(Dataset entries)

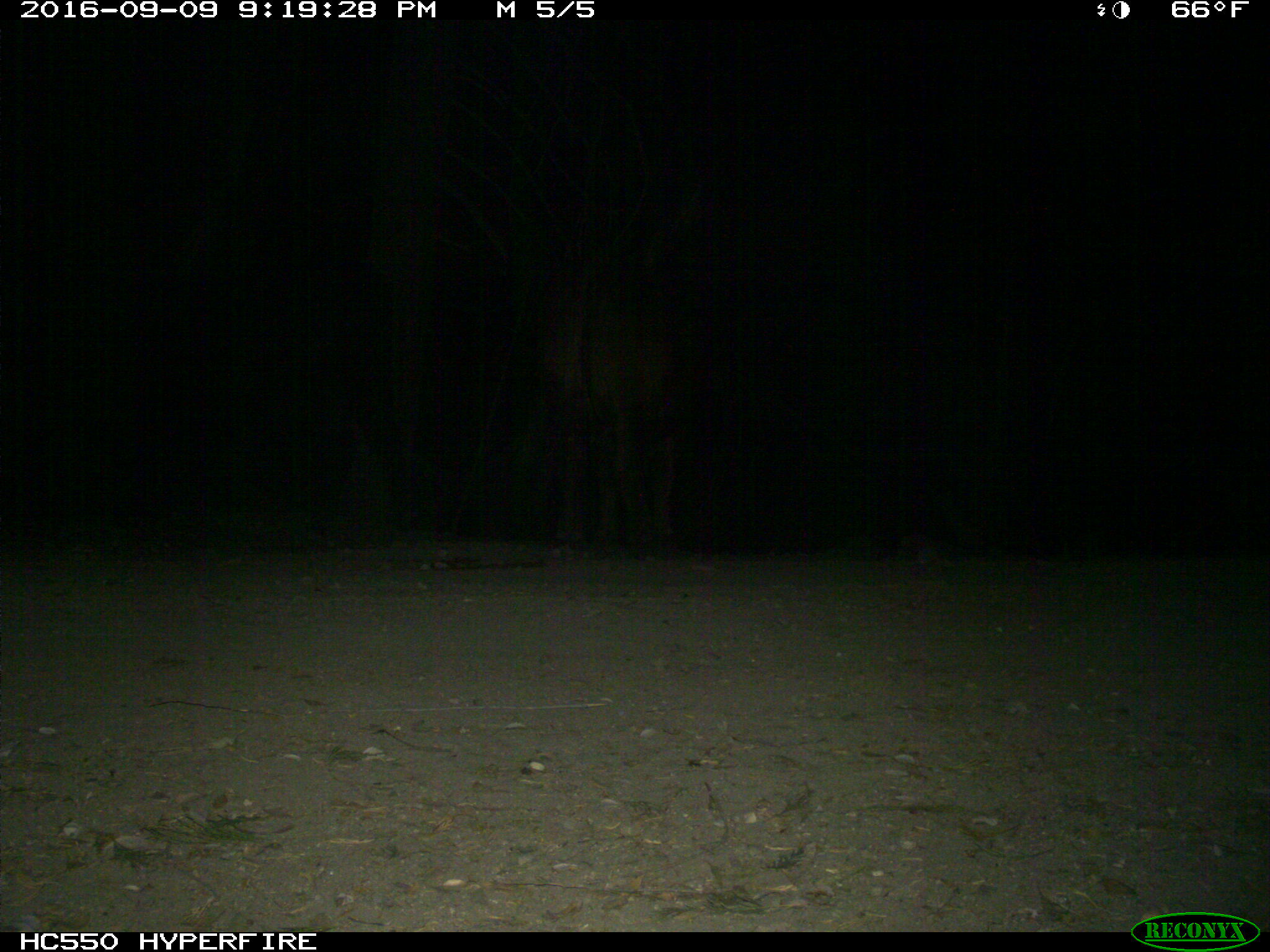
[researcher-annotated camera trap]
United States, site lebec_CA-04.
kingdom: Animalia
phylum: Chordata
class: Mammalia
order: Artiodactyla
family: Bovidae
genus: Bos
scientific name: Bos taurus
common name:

▸ **TASK ITEM**
Copy exactly the line containing "class: Mammalia" and every line after it, ending with the last line of the records above.

▸ **EXPECTED ANSWER**
class: Mammalia
order: Artiodactyla
family: Bovidae
genus: Bos
scientific name: Bos taurus
common name:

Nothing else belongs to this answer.